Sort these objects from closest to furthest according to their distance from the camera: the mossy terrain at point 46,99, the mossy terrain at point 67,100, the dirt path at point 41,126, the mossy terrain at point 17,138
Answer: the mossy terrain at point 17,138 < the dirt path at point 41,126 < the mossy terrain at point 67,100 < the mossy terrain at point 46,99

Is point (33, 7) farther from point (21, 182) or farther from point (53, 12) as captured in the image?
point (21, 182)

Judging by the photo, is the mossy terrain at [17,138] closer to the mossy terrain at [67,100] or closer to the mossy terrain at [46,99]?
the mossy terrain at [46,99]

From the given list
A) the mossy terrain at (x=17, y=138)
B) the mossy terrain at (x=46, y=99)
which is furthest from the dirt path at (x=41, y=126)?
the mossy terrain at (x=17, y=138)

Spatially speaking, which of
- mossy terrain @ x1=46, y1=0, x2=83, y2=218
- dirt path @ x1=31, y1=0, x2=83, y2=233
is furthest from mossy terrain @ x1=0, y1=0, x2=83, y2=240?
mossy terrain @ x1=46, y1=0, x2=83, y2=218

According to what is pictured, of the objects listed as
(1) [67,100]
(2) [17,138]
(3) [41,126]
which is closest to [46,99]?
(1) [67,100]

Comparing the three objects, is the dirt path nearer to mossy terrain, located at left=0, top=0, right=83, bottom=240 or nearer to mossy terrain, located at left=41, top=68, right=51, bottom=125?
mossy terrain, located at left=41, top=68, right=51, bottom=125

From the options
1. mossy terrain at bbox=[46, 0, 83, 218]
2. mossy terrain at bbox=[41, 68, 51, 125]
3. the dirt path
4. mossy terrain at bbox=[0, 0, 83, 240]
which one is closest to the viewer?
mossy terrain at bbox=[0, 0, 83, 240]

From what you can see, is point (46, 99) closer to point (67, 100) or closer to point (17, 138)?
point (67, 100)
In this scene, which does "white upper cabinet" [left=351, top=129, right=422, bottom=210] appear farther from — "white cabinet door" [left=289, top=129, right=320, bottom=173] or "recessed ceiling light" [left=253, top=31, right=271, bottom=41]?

________________________________________

(Exercise task)
Copy out the material above again, swapping "camera" for "lens" and keeping everything else the same.

(Result below)
Sort these objects from closest to furthest according to their distance from the lens: the mossy terrain at point 46,99, the mossy terrain at point 67,100, the dirt path at point 41,126, the mossy terrain at point 17,138
Answer: the mossy terrain at point 17,138 < the dirt path at point 41,126 < the mossy terrain at point 67,100 < the mossy terrain at point 46,99

Is point (33, 7) farther from point (21, 182) or farther from point (53, 12) as captured in the image?
point (21, 182)

Judging by the photo, is the mossy terrain at [17,138] closer to the mossy terrain at [67,100] or closer to the mossy terrain at [46,99]?
the mossy terrain at [46,99]

From the given list
A) the mossy terrain at (x=17, y=138)
B) the mossy terrain at (x=46, y=99)
which is furthest from the dirt path at (x=41, y=126)?
the mossy terrain at (x=17, y=138)

Spatially speaking, which of
- mossy terrain @ x1=46, y1=0, x2=83, y2=218
- dirt path @ x1=31, y1=0, x2=83, y2=233
is furthest from mossy terrain @ x1=0, y1=0, x2=83, y2=240?
mossy terrain @ x1=46, y1=0, x2=83, y2=218

According to what is pictured, of the objects listed as
(1) [67,100]
(2) [17,138]
(3) [41,126]
which is closest to [46,99]?
(1) [67,100]

Comparing the three objects, is the dirt path nearer to mossy terrain, located at left=0, top=0, right=83, bottom=240 or nearer to mossy terrain, located at left=41, top=68, right=51, bottom=125?
mossy terrain, located at left=41, top=68, right=51, bottom=125

From the options
1. mossy terrain at bbox=[46, 0, 83, 218]
2. mossy terrain at bbox=[41, 68, 51, 125]
3. the dirt path
4. mossy terrain at bbox=[0, 0, 83, 240]
which one is closest to the viewer?
mossy terrain at bbox=[0, 0, 83, 240]

From what you can see, is point (46, 99) closer to point (67, 100) or closer to point (17, 138)?
point (67, 100)
In this scene, which does "white upper cabinet" [left=351, top=129, right=422, bottom=210] appear farther from — "white cabinet door" [left=289, top=129, right=320, bottom=173] or "recessed ceiling light" [left=253, top=31, right=271, bottom=41]?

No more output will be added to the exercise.